В доме у Володьки царил и торжествовал весёлый бардак. Жена Надя что-то спешно шила на машинке и одновременно готовила обед, сын Генка и дочь Саша громко спорили о том, чья сейчас очередь играть на компьютере, а собака Дружбан старалась принять посильное и в то же время активное участие во всех этих делах и событиях.
— Заходи! — провозгласил Володька, распахнув дверь. — Вообще-то я уже практически собрался. Так что самое время нам попить пивка. Или ты за рулём?

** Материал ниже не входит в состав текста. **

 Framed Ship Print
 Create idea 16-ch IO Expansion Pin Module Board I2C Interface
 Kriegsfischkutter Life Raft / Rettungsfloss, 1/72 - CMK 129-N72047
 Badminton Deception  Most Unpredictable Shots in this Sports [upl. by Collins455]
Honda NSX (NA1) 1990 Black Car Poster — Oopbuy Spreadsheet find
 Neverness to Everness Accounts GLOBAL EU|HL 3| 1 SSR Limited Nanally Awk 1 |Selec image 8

— Последнее время меня это не колышет, — небрежно похвастался Егор, проходя в квартиру и с удовольствием пожимая крепкую руку друга. — Анюта любому инспектору глаза отведёт. Или, на крайний случай, меня протрезвит. Мгновенно. И запаха не останется.
— Даже так?
— А ты думал! Тут, старик, такое открылось за последнее время… Я даже рассказывать боюсь — всё равно не поверишь.
— Ну-ка, ну-ка… Ты давай проходи, я сейчас стаканы принесу.

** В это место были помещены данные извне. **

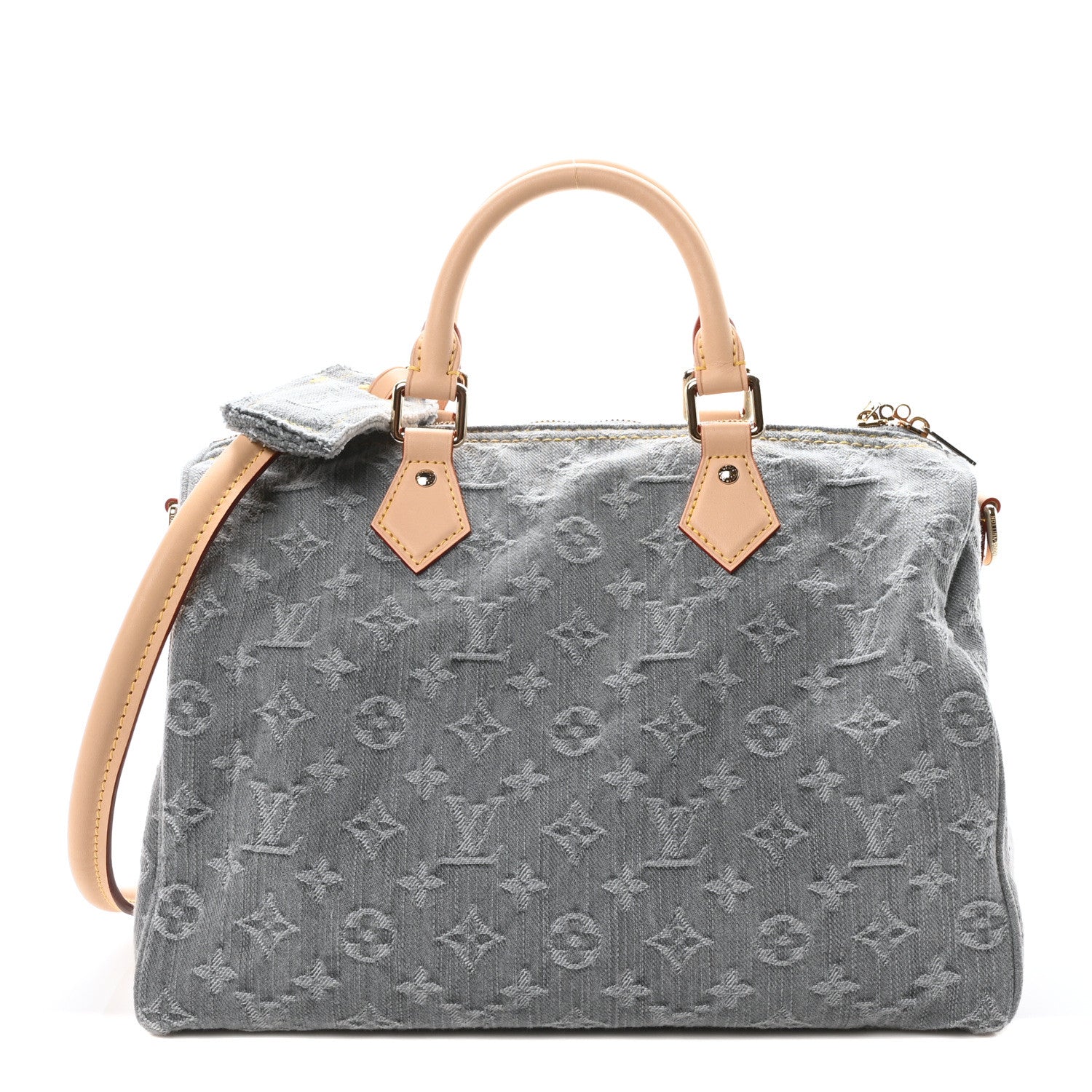 Louis Vuitton Monogram Denim Speedy Soft 30 Washed Gray 1 of 9
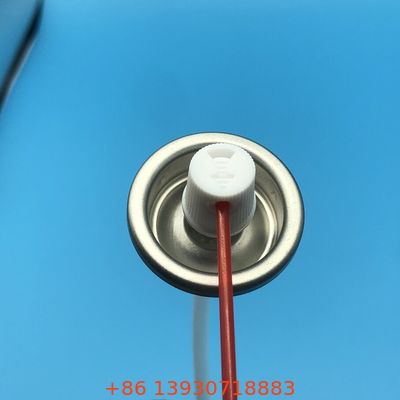 화학 저항성 구조 및 360도 작동 기능을 갖춘 기화기 클리너용 고압 농축 스트림 에어로졸 밸브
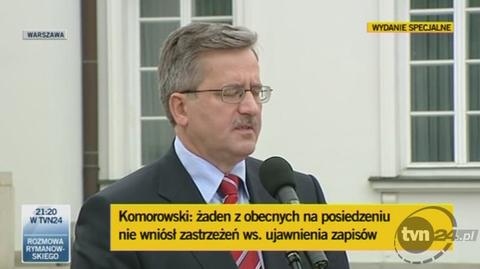 Komorowski o emeryturach dla żołnierzy (TVN24)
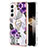 Coque Silicone Motif Fantaisie Souple Couleur Unie Etui Housse Y15B pour Samsung Galaxy S24 5G Violet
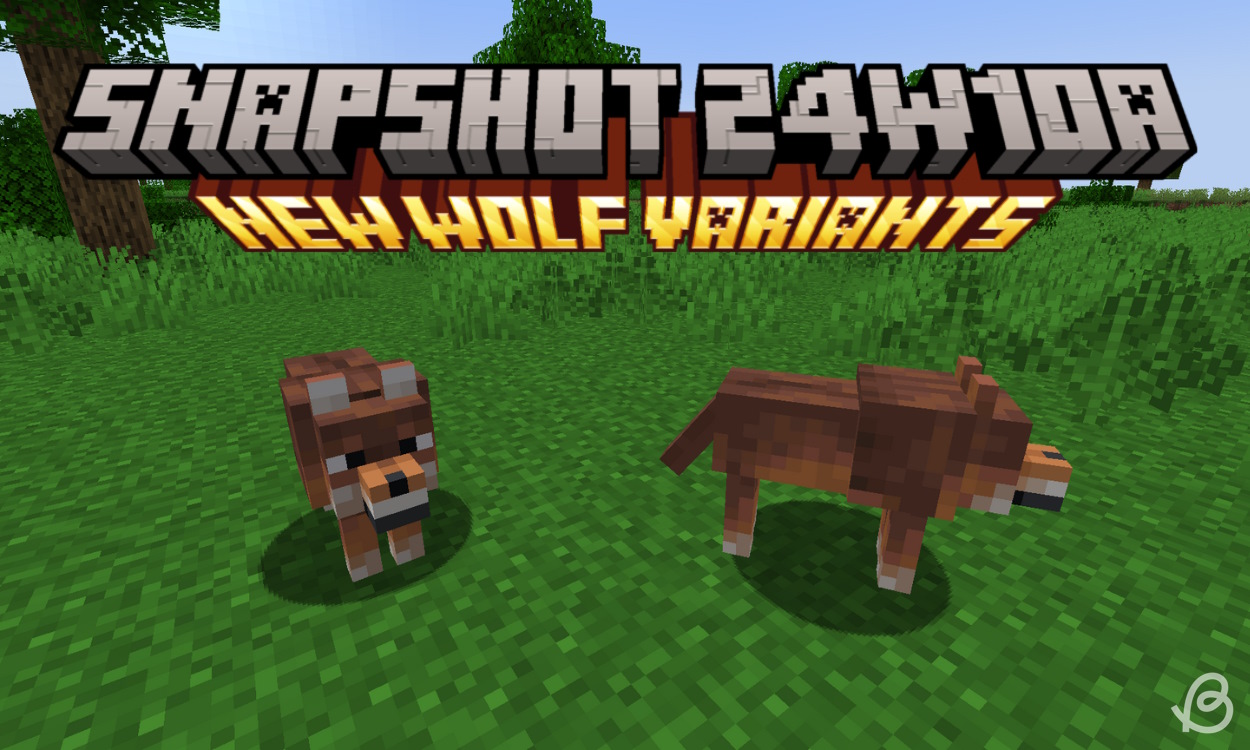 Minecraft Snapshot 24w10a Adds 8 New Wolf Variants | Beebom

Они выпили по стакану пива, и Егор вкратце рассказал Четвертакову о своих последних приключениях, опустив только эпизод эротический (чтобы такое рассказать даже ближайшему другу, одного пива было мало). Владимир Александрович только глазами хлопал да время от времени хмыкал то недоверчиво, то изумлённо. Даже про пиво забыл. И только когда Егор закончил, снова наполнил стакан, закурил и твёрдо начал:
— Пока сам не увижу и не услышу… — потом задумался и спросил. — А она со мной на контакт пойдёт?
— Не знаю, не спрашивал. Но вообще-то она не далее как сегодня сказала мне, что ты ей нравишься. Потому как хороший человек.
Володька опять хмыкнул (на этот раз несколько смущённо) и сказал:
— Так, может, это… пойдём пообщаемся?
— Пошли, — легко согласился Егор. — А пиво с собой возьмём. Только позвоню сейчас от тебя Зое, и пойдём.
— Давай, а я пока оденусь.
— Кстати, — спросил Егор, берясь за телефон, — забыл спросить. Что там с этим французом, Симоном, кажется? Починил ты ему его мотоцикл?
— А! — засмеялся Володька. — Мотоцикл-то я ему починил, но он никуда пока не уезжает. Решил остаться на лето и поработать в экспедиции. Всю жизнь, говорит, мечтал раскапывать древние города. Правда, я подозреваю, что не древнегреческие тайны его манят, а душевные и физические качества ростовчанок. И в особенности — ростовчанок-танаиток. Но тут уж не он первый, так сказать, не он и последний.
— Да уж… А что Черемша?
— А что Черемша? Рад. Его ж музею это бесплатная реклама. Об этой истории уже все местные газеты раструбили, из Москвы телевизионщики приезжали снимать сюжет про француза-романтика, а теперь, вот, ждут журналистов уже из Франции.
— Лихо, — покачал головой Егор и набрал номер Зои.